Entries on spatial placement
________
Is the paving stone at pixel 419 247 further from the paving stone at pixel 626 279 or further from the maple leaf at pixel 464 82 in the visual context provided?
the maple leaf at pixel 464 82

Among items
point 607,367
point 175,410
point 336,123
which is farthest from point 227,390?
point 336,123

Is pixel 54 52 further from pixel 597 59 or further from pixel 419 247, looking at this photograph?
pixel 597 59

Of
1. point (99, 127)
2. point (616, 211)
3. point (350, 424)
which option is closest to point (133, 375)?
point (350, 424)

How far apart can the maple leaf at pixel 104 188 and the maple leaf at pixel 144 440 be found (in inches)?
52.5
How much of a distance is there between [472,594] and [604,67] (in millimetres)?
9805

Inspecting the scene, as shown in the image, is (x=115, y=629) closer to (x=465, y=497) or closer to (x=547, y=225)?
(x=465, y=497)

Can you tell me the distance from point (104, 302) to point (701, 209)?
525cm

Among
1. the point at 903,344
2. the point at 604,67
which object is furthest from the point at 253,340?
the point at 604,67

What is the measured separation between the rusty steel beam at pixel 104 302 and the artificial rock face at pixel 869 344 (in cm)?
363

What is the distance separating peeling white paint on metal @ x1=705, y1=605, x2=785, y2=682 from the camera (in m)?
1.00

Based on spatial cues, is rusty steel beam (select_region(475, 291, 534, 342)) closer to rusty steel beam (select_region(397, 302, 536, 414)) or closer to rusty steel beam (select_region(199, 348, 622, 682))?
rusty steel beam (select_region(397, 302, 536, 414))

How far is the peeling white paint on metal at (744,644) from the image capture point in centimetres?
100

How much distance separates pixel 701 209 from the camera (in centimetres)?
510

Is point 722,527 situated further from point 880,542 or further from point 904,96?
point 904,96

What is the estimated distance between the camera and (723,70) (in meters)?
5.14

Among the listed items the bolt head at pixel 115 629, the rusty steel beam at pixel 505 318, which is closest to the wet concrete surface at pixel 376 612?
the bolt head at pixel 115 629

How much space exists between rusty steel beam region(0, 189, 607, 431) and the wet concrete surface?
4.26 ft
________
> Problem statement: Give the rows from the line containing "Is point 722,527" through the last row, inclusive, as a JSON list of strings with one string per line and blank lines omitted.

> Solved exercise:
[
  "Is point 722,527 situated further from point 880,542 or further from point 904,96?",
  "point 904,96",
  "What is the estimated distance between the camera and (723,70) (in meters)?",
  "5.14",
  "Among the listed items the bolt head at pixel 115 629, the rusty steel beam at pixel 505 318, which is closest to the wet concrete surface at pixel 376 612?",
  "the bolt head at pixel 115 629",
  "How much space exists between rusty steel beam region(0, 189, 607, 431) and the wet concrete surface?",
  "4.26 ft"
]